[plug] benefits of SMP on an LTSP server
Craig Ringer
craig at postnewspapers.com.au
Thu Sep 4 17:36:38 WST 2003
Hi folks
I've just run into something today that I think is worth mentioning,
given that there's been the odd bit of discussion about terminal servers
and such here.
Our dual Xeon LTSP server (it serves the boot images, NFS root, and
displays) was running at a load average of between 1.2 and 1.5 for most
of today - unusually high. I didn't even notice until the later
afternoon, since I (for once) wasn't running gkrellm. A user process had
gone runaway, attempting to start another process - resulting in about
200 forks/second and totally maxing out one CPU. I was able to quietly
kill it after the users had finished for the day. It promptly dropped
back to it's usual 0.1 (it doesn't go above 0.2 much even when all users
are quite active and there's a fair bit of mail flowing).
I would've had to leap to the rescue if this was a single processor box
(trust me - I had to do it a few times on the 1.5GHz Athlon we used
during testing)... which would've sucked if I wasn't here at the time.
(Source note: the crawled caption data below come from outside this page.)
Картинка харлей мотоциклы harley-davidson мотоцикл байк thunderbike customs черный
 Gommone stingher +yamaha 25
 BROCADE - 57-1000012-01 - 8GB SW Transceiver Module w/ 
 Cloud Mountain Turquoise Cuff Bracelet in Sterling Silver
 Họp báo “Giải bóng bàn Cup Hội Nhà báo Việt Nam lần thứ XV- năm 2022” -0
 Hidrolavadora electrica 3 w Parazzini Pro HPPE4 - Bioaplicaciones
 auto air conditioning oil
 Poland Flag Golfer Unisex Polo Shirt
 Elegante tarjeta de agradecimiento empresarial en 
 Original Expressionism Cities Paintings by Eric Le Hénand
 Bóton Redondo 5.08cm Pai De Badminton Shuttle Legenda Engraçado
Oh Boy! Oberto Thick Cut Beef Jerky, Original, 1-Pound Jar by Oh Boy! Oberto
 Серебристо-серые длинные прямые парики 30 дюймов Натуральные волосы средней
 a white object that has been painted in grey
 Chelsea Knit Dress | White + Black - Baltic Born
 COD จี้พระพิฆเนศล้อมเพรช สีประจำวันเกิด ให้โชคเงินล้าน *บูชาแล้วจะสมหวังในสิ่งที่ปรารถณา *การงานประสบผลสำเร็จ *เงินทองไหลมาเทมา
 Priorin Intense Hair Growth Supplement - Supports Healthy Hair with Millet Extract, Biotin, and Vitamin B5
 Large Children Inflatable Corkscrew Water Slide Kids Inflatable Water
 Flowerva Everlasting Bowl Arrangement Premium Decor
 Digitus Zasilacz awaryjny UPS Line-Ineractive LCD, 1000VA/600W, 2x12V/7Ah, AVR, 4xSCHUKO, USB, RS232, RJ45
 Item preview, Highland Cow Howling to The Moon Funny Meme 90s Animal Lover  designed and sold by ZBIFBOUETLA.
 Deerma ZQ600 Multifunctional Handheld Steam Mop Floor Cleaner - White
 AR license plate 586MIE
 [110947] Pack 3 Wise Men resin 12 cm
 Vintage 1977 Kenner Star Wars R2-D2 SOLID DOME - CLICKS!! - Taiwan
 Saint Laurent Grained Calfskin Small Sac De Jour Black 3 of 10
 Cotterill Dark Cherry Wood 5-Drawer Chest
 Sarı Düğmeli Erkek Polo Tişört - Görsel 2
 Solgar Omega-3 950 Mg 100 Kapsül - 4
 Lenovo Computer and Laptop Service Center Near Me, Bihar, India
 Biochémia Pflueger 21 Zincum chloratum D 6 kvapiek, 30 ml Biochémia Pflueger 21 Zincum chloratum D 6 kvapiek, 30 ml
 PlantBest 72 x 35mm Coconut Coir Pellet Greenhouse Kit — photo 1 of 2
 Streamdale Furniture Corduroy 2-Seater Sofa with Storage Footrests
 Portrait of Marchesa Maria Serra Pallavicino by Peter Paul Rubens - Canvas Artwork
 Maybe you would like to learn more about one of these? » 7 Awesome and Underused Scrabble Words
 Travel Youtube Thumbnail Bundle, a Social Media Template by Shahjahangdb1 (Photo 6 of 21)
The point is that if you're building any server for LTSP, no matter how
small the user base, I think you're likely to benefit a LOT from going
to at least a basic SMP system. It doesn't cost that much once you
factor in other hardware costs like RAID, and I've just had it bought
home to me today how much it benefits the system's ability to handle
high load and runaway processes. The responsiveness improvement is
amazing, too.
So ... if anybody has been considering whether dual processor is really
worthwhile in their servers, you have my strong advice to go for it.